Kazakhstan is the top performer in terms of improving its global competitiveness
The World Economic Forum’s 2012-2013 Global Competiveness Report has demonstrated that Kazakhstan has made the most significant leap forward in terms of its global competitiveness among all countries covered by the report.
The World Economic Forum’s 2012-2013 Global Competiveness Report has demonstrated that Kazakhstan has made the most significant leap forward in terms of its global competitiveness among all countries covered by the report. The country jumped up 21 levels to settle at the 51st position (it ranked 72nd in 2011) outperforming its closest peer, Turkey, which moved up 16 notches this year.
Kazakhstan has shown substantial improvements in a number of areas, but most importantly in macroeconomic stability, where the country ranks 16th, and labor market efficiency, where it holds the 19th position. The country has also improved its positions in technological readiness (55th), market size (55th) and higher education and training (58th). Despite the progress achieved, important challenges related to health and primary education (92nd) and business sophistication (99th) remain.
According to the WEF’s report, Kazakhstan today is in transition mode, moving from an efficiency driven economy to innovation driven one. Other countries making a similar transition include Argentina, Brazil, Malaysia, Russian Federation, Turkey etc. For these countries, the WEF places increasingly more weight on those areas that are becoming more important for the countries competitiveness as they develop, ensuring “penalization” for those countries that are not preparing for the next stage.

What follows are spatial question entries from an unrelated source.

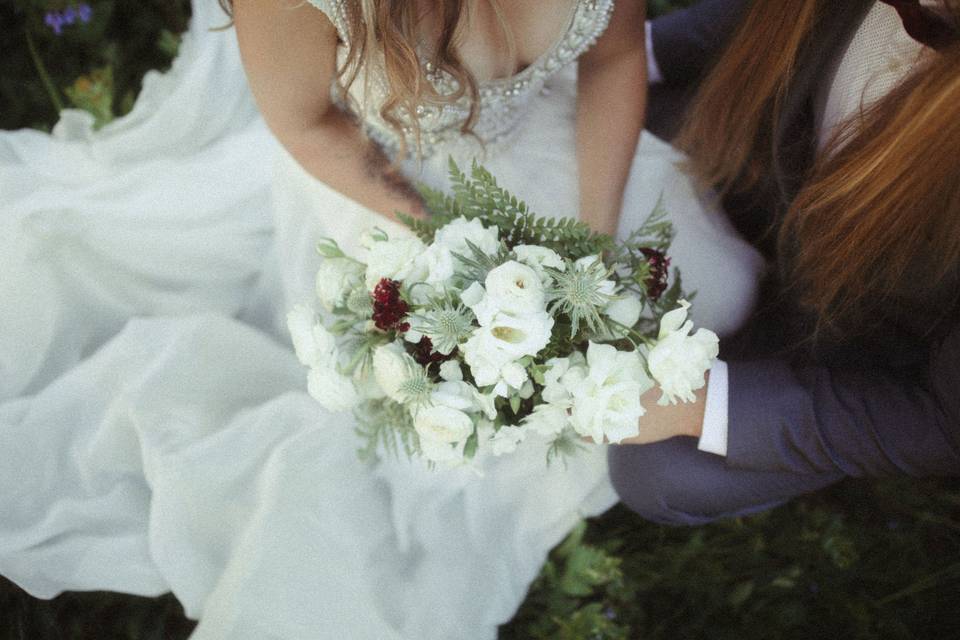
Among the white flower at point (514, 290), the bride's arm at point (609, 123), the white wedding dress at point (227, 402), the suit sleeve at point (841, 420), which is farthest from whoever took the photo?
the bride's arm at point (609, 123)

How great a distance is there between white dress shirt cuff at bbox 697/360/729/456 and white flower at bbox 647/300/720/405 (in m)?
0.34

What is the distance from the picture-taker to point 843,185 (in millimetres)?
979

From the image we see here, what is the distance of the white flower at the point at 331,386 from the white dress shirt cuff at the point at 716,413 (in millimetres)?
607

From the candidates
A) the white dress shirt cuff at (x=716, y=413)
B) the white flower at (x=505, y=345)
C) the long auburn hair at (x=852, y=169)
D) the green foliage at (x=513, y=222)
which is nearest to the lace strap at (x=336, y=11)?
the green foliage at (x=513, y=222)

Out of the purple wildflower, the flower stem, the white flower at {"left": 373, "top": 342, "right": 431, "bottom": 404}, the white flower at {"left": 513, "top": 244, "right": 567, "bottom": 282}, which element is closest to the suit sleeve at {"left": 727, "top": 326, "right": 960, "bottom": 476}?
the white flower at {"left": 513, "top": 244, "right": 567, "bottom": 282}

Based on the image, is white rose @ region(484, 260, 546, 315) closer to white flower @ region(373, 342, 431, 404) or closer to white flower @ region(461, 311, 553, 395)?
white flower @ region(461, 311, 553, 395)

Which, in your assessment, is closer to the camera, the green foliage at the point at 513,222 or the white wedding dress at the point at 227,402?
the green foliage at the point at 513,222

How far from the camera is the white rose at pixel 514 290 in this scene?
743 millimetres

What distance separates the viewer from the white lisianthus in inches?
32.8

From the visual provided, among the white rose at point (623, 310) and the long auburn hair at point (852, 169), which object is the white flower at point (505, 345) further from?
the long auburn hair at point (852, 169)

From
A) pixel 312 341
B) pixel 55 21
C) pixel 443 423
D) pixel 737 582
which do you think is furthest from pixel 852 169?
pixel 55 21

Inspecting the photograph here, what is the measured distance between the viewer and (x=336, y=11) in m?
0.97

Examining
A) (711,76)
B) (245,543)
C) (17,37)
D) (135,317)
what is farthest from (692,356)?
(17,37)

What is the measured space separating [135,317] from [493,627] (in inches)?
38.5
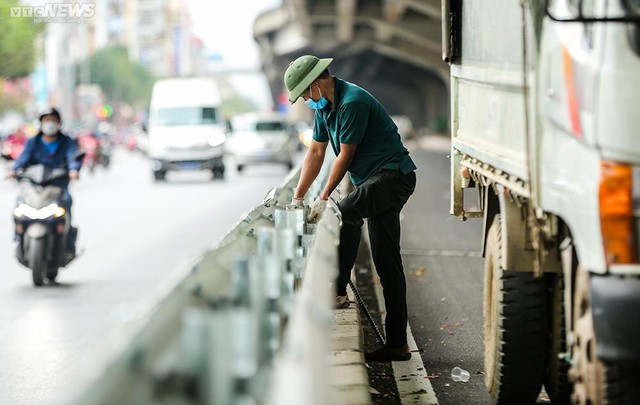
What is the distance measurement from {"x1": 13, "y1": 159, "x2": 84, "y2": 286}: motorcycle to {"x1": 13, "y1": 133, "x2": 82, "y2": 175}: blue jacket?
7 cm

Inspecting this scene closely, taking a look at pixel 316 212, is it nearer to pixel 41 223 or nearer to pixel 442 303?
pixel 442 303

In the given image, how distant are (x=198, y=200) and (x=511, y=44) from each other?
2225 cm

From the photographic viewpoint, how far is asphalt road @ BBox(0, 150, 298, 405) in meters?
9.00

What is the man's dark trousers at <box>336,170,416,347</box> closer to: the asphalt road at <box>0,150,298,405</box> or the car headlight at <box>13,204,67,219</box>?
the asphalt road at <box>0,150,298,405</box>

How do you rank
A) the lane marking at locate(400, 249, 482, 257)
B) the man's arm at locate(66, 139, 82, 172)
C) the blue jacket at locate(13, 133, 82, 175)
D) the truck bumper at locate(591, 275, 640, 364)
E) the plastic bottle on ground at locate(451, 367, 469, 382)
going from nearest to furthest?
the truck bumper at locate(591, 275, 640, 364)
the plastic bottle on ground at locate(451, 367, 469, 382)
the man's arm at locate(66, 139, 82, 172)
the blue jacket at locate(13, 133, 82, 175)
the lane marking at locate(400, 249, 482, 257)

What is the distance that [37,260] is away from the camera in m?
13.9

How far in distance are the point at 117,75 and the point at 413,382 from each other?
148m

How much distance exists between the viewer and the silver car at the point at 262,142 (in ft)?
144

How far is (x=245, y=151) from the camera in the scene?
1719 inches

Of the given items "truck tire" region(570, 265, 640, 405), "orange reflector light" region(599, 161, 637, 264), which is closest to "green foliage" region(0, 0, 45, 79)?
"truck tire" region(570, 265, 640, 405)

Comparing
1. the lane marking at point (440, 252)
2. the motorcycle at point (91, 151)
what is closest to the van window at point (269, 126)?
the motorcycle at point (91, 151)

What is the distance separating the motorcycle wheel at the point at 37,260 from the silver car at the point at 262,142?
2948 centimetres

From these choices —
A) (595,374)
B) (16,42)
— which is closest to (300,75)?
(595,374)

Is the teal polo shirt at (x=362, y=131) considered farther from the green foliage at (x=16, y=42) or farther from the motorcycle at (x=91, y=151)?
the green foliage at (x=16, y=42)
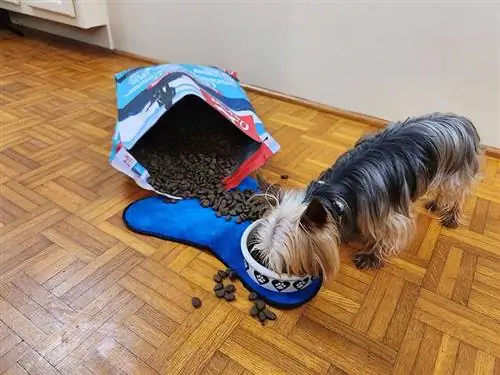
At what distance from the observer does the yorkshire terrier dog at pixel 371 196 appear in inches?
49.0

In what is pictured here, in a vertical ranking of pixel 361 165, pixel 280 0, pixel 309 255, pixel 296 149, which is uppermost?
pixel 280 0

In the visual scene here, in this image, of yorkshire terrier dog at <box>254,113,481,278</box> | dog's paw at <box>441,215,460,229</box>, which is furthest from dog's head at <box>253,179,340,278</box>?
dog's paw at <box>441,215,460,229</box>

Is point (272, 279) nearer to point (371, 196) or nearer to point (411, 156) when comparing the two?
point (371, 196)

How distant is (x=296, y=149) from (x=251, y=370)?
4.75 ft

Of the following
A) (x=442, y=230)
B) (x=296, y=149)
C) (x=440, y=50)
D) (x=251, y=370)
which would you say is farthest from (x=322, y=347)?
(x=440, y=50)

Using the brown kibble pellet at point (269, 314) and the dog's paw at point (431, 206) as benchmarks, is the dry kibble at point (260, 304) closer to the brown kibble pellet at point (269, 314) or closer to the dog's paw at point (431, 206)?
the brown kibble pellet at point (269, 314)

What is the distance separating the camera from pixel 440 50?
231cm

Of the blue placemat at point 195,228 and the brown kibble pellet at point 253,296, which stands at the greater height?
the blue placemat at point 195,228

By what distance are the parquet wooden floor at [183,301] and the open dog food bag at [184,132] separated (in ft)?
0.65

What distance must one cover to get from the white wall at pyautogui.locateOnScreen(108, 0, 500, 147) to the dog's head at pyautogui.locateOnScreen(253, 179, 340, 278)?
1555 millimetres

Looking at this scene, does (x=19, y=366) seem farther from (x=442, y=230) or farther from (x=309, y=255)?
(x=442, y=230)

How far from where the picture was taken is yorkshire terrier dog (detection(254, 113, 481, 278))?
4.09ft

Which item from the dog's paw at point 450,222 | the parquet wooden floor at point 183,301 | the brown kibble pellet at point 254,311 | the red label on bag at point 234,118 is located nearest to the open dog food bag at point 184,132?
the red label on bag at point 234,118

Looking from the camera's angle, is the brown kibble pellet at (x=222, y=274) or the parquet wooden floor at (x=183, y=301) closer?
the parquet wooden floor at (x=183, y=301)
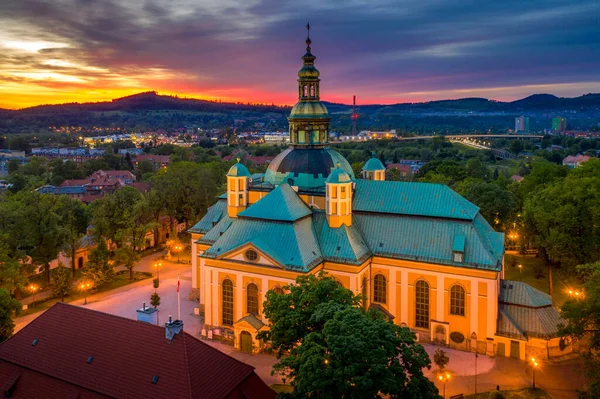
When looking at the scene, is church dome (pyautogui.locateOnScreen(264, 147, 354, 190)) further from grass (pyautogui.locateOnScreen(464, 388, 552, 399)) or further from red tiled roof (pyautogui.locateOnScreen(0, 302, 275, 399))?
red tiled roof (pyautogui.locateOnScreen(0, 302, 275, 399))

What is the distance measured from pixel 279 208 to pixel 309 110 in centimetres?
1197

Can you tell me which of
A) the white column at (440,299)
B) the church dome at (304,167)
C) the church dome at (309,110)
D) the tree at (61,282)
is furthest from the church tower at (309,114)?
the tree at (61,282)

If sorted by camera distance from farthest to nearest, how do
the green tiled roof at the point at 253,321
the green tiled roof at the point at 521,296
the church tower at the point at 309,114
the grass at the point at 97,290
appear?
the grass at the point at 97,290 → the church tower at the point at 309,114 → the green tiled roof at the point at 521,296 → the green tiled roof at the point at 253,321

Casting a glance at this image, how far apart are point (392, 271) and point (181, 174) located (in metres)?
49.3

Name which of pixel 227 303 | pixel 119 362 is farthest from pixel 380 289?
pixel 119 362

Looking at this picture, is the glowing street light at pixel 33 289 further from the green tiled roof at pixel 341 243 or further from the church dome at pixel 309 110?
the church dome at pixel 309 110

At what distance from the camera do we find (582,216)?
48.2 metres

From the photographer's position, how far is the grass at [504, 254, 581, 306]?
4897cm

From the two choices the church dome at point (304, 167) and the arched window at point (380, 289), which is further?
the church dome at point (304, 167)

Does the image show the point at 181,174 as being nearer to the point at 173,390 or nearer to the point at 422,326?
the point at 422,326

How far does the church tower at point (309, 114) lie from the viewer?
4703 centimetres

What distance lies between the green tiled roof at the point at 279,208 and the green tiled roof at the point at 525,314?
17903 millimetres

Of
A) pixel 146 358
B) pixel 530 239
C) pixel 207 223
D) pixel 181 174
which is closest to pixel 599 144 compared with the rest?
pixel 530 239

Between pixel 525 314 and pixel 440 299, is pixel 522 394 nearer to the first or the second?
pixel 525 314
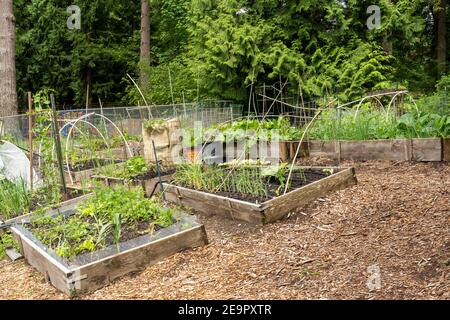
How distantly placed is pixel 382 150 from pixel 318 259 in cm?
256

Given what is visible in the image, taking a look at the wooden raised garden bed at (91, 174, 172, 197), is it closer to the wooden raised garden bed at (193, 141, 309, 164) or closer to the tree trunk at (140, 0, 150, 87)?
the wooden raised garden bed at (193, 141, 309, 164)

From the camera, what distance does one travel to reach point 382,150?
4.79 m

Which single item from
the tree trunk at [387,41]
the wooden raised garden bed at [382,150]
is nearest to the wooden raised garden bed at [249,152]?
the wooden raised garden bed at [382,150]

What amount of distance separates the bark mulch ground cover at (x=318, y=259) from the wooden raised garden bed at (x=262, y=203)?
0.08 metres

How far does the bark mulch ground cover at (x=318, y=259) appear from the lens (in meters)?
2.28

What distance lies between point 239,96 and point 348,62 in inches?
94.5

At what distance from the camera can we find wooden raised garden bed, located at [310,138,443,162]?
4.42 m

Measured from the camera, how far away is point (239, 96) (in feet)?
30.8

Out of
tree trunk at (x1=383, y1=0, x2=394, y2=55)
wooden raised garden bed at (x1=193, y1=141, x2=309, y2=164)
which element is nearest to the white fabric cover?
wooden raised garden bed at (x1=193, y1=141, x2=309, y2=164)

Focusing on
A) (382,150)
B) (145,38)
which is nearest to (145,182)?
(382,150)

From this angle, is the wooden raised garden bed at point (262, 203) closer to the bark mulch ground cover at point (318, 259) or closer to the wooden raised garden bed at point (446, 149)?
the bark mulch ground cover at point (318, 259)
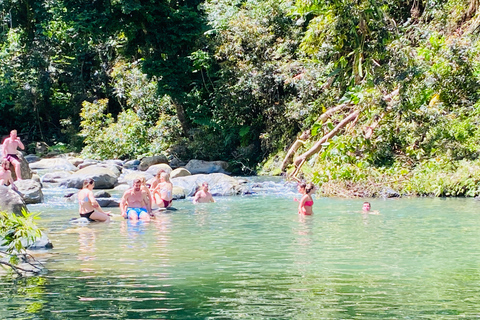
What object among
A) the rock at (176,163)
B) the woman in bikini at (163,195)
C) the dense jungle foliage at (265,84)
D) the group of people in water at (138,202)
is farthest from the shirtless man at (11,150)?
the rock at (176,163)

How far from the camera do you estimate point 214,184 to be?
2103cm

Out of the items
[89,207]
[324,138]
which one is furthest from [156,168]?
[89,207]

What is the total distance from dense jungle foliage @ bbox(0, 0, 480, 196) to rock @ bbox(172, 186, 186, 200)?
385 centimetres

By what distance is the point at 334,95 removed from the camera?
2364 centimetres

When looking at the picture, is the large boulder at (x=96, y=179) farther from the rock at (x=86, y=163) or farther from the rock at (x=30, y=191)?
the rock at (x=86, y=163)

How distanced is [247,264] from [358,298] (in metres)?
2.45

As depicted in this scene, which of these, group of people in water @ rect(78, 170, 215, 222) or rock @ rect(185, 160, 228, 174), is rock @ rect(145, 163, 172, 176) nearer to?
rock @ rect(185, 160, 228, 174)

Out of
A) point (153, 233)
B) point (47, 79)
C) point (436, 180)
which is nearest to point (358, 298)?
point (153, 233)

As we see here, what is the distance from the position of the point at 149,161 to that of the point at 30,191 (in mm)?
10095

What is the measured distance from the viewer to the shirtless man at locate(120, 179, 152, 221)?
14.7 metres

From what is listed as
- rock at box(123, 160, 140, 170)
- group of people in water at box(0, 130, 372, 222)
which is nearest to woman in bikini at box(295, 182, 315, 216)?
group of people in water at box(0, 130, 372, 222)

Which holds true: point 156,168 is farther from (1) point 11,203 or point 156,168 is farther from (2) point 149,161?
(1) point 11,203

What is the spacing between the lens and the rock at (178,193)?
19.6 m

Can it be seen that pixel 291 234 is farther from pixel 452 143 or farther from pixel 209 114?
pixel 209 114
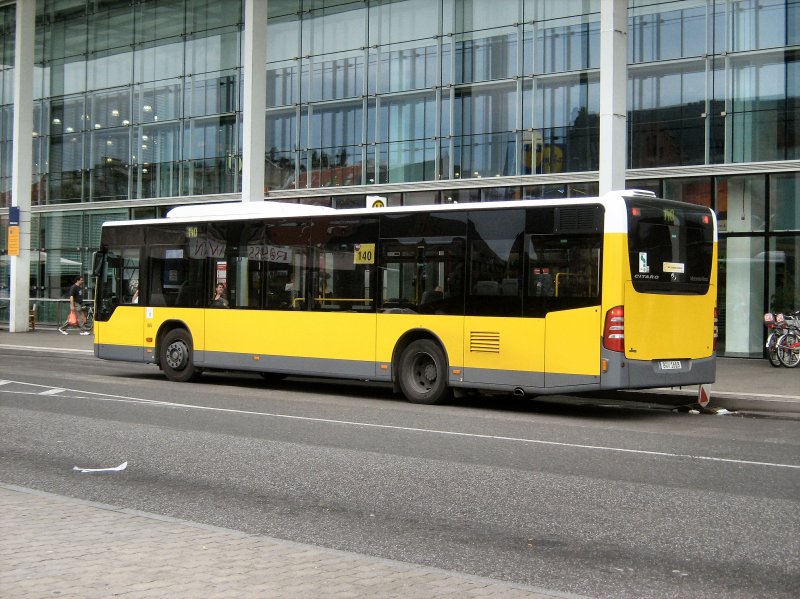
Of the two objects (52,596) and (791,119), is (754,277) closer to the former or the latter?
(791,119)

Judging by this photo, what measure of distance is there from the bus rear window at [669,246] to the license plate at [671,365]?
96 cm

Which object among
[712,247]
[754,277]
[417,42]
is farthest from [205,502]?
[417,42]

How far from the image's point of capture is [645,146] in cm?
2405

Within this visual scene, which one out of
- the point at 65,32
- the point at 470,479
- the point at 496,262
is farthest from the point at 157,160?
the point at 470,479

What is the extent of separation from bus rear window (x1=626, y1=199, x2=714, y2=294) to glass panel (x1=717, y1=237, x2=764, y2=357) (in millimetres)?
8632

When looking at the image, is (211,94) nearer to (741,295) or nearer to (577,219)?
(741,295)

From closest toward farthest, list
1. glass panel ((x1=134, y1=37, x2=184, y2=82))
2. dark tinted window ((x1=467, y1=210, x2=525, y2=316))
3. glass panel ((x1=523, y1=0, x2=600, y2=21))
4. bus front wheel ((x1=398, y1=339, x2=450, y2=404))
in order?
dark tinted window ((x1=467, y1=210, x2=525, y2=316)) → bus front wheel ((x1=398, y1=339, x2=450, y2=404)) → glass panel ((x1=523, y1=0, x2=600, y2=21)) → glass panel ((x1=134, y1=37, x2=184, y2=82))

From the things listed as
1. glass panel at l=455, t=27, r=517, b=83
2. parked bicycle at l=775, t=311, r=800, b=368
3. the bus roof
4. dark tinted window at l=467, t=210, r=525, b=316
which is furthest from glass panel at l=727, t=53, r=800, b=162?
dark tinted window at l=467, t=210, r=525, b=316

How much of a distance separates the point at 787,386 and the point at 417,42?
15.1 m

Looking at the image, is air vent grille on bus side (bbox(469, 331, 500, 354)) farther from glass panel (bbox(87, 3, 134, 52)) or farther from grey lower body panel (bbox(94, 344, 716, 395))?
glass panel (bbox(87, 3, 134, 52))

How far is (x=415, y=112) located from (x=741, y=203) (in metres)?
9.39

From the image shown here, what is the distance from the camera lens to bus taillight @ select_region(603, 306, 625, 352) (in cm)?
1340

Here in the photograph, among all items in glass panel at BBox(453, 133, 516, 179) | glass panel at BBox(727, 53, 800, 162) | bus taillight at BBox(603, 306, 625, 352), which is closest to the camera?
bus taillight at BBox(603, 306, 625, 352)

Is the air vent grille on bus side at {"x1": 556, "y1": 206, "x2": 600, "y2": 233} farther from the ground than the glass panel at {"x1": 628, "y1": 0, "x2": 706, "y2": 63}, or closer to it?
closer to it
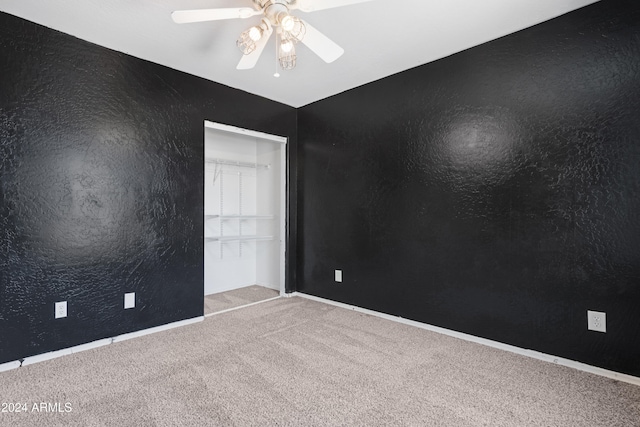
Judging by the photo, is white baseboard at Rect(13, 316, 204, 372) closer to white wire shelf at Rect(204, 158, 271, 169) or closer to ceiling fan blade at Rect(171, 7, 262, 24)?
white wire shelf at Rect(204, 158, 271, 169)

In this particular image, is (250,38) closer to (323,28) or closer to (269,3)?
(269,3)

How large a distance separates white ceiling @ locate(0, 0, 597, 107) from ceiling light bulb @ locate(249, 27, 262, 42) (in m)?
0.47

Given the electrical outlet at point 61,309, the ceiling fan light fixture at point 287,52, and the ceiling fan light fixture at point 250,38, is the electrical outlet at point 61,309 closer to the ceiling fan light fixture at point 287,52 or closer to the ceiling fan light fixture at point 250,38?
the ceiling fan light fixture at point 250,38

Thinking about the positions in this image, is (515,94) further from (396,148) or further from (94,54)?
(94,54)

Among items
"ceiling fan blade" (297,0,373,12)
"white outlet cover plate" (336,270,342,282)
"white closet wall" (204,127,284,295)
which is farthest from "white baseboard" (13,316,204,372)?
"ceiling fan blade" (297,0,373,12)

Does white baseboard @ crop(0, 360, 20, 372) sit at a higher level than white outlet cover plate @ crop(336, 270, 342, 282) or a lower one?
lower

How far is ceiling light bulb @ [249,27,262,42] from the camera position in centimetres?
173

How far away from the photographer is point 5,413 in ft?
5.55

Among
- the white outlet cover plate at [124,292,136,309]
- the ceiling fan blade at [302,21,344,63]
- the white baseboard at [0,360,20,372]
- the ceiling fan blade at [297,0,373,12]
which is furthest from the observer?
the white outlet cover plate at [124,292,136,309]

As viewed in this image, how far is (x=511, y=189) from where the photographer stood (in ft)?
8.09

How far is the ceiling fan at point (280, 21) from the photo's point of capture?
164 centimetres

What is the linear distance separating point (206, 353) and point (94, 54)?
8.10 ft

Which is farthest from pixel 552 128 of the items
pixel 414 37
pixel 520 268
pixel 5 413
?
pixel 5 413

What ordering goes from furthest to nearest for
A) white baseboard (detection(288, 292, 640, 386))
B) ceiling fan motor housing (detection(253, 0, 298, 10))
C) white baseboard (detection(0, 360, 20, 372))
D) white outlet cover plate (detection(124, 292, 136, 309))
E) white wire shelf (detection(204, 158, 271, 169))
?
white wire shelf (detection(204, 158, 271, 169)) → white outlet cover plate (detection(124, 292, 136, 309)) → white baseboard (detection(0, 360, 20, 372)) → white baseboard (detection(288, 292, 640, 386)) → ceiling fan motor housing (detection(253, 0, 298, 10))
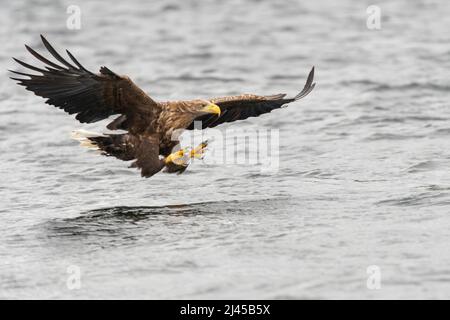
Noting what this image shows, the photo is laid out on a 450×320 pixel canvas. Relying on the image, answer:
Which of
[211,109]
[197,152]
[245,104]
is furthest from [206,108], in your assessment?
[245,104]

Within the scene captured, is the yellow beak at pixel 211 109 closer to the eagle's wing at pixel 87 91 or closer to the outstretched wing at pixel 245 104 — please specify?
the outstretched wing at pixel 245 104

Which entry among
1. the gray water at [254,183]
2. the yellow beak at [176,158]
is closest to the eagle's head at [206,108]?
the yellow beak at [176,158]

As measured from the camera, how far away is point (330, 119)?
12758mm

In the first half of 2012, Kazakhstan's economy, the largest in former Soviet Central Asia, grew by 5.6 percent (year-on-year), according to the latest official statistics. Since 2002 the country’s economy expanded 7 times or 1.2-1.3 times each year. According to the International Monetary Fund, Kazakhstan was ranked 53rd among 182 countries in terms of GDP production in 2011. With its current 11 thousand dollars GDP per capita, the country’s economy is expected to grow in 2012 by 6%, while the United Nations’ Economic and Social Commission for Asia and Pacific forecasts the country's economic growth to be at 6.2 percent.
During his speech at the Atlantic Council Conference on Twenty Years of Kazakhstan’s Independence and U.S.-Diplomatic Relations, Assistant Secretary of State Robert Blake highlighted the significant economic progress Kazakhstan has achieved since the country became independent in 1991. “For 20 years, Kazakhstan has attracted considerable international investment that has created jobs and prosperity. Kazakhstan stands out in the region for substantially reducing poverty and laying a solid foundation for the creation of a real middle class,” he said.
It is expected that with its forthcoming accession to the World Trade Organization and participation in the OECD, Kazakhstan will make the further structural changes necessary for it to take advantage of regional and global integration efforts, and to spur its economic diversification, domestic output and exports.
The WEF’s Global Competiveness Report is the most high-profile publication the organization publishes. It ranked 144 economies, the largest group of countries the WEF has ranked to date. The rankings are based on an index created by the WEF’s experts that incorporates a series of metrics, including 12 “pillars of competitiveness”.